* BEGIN INPUT DATA *
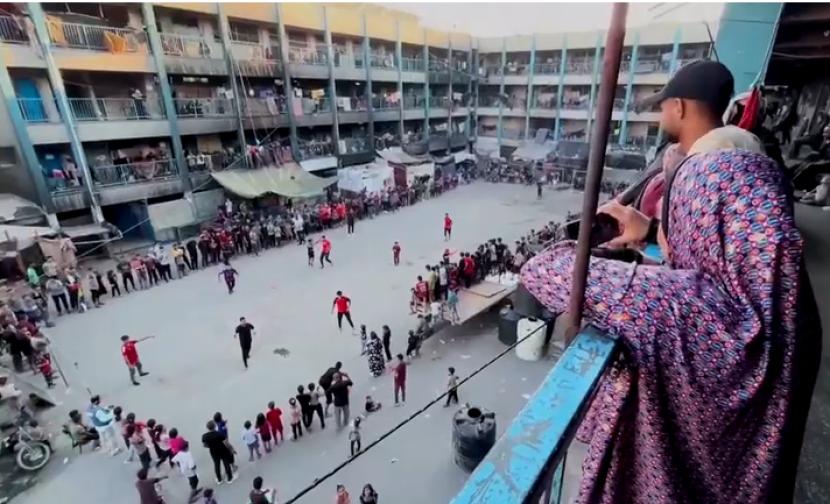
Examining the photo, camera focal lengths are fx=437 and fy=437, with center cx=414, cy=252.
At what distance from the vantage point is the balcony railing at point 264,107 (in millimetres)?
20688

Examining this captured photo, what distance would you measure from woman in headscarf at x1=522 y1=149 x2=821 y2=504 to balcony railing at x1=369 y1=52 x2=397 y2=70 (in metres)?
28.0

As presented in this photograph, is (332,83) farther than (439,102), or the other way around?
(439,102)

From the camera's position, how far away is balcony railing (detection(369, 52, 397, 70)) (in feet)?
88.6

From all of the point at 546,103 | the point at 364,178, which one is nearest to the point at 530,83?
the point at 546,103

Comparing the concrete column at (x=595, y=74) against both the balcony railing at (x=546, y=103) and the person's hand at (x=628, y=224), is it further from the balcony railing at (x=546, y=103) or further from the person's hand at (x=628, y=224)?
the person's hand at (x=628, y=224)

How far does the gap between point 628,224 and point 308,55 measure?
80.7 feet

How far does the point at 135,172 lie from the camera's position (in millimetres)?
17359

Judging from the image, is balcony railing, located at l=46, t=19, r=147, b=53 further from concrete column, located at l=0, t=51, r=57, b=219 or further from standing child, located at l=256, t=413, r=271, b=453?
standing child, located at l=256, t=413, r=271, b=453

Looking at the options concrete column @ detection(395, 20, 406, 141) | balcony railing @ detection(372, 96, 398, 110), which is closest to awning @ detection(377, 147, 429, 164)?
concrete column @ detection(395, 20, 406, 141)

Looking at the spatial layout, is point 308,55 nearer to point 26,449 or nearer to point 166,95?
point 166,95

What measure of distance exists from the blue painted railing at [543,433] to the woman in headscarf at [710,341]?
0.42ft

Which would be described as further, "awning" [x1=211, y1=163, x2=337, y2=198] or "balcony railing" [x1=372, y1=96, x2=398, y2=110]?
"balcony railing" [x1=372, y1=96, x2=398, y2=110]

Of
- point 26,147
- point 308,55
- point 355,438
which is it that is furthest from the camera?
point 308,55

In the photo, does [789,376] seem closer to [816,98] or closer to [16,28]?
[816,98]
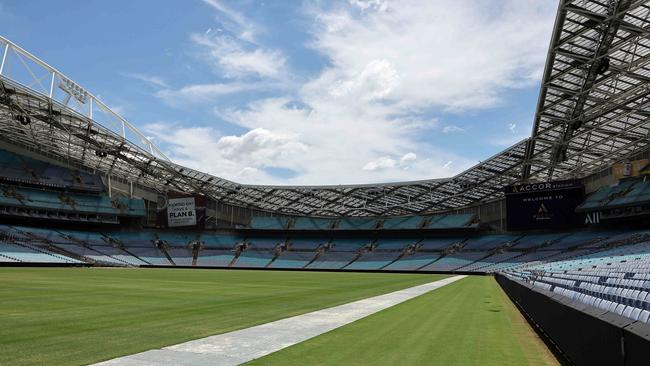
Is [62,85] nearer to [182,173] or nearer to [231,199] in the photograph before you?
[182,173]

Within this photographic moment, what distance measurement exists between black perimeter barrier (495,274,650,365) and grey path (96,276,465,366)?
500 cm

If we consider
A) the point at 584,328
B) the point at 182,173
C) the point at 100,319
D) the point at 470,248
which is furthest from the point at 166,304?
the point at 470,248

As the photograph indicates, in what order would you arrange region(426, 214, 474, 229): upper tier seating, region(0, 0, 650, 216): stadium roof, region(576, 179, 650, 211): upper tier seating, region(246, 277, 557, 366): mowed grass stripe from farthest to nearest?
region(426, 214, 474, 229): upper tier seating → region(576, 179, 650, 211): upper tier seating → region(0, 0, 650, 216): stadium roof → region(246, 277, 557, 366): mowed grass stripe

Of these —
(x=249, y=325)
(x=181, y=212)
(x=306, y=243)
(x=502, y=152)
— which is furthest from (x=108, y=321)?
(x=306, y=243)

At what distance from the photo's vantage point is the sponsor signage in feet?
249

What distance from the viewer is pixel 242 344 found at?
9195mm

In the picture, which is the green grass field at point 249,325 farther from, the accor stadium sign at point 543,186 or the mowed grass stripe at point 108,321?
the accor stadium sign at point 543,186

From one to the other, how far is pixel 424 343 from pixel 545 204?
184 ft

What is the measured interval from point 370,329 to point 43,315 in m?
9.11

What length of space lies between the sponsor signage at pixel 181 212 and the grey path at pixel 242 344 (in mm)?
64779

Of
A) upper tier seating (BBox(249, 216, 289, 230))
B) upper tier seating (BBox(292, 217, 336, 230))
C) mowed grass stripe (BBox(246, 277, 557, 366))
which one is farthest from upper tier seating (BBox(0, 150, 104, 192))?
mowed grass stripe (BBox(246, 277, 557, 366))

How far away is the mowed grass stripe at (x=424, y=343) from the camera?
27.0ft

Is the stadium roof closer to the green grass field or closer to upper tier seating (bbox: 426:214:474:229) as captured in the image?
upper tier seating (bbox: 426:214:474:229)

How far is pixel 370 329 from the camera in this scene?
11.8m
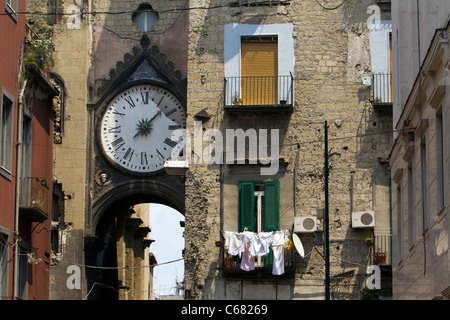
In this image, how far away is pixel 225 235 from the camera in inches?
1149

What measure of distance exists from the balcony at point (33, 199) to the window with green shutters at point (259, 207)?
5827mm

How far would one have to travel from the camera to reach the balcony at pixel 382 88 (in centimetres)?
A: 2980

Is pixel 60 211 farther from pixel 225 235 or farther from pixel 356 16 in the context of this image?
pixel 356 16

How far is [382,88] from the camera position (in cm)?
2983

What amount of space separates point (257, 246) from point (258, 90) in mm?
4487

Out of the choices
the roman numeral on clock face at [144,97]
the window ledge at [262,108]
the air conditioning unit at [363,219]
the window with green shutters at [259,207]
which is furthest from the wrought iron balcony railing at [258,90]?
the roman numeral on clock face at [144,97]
* END INPUT DATA *
Lay out the entries as a Markdown table, starting at the line containing "What amount of" and continuing through the final line of the entries, with both ends included. Use the columns Row and Text, number each line in Row, and leave out blank lines.

| Row | Text |
|---|---|
| 1 | What amount of space separates point (257, 246) from point (258, 90) in mm? |
| 2 | 4487 |
| 3 | Out of the choices |
| 4 | the roman numeral on clock face at [144,97] |
| 5 | the window ledge at [262,108] |
| 6 | the air conditioning unit at [363,219] |
| 7 | the window with green shutters at [259,207] |
| 8 | which is furthest from the wrought iron balcony railing at [258,90]? |
| 9 | the roman numeral on clock face at [144,97] |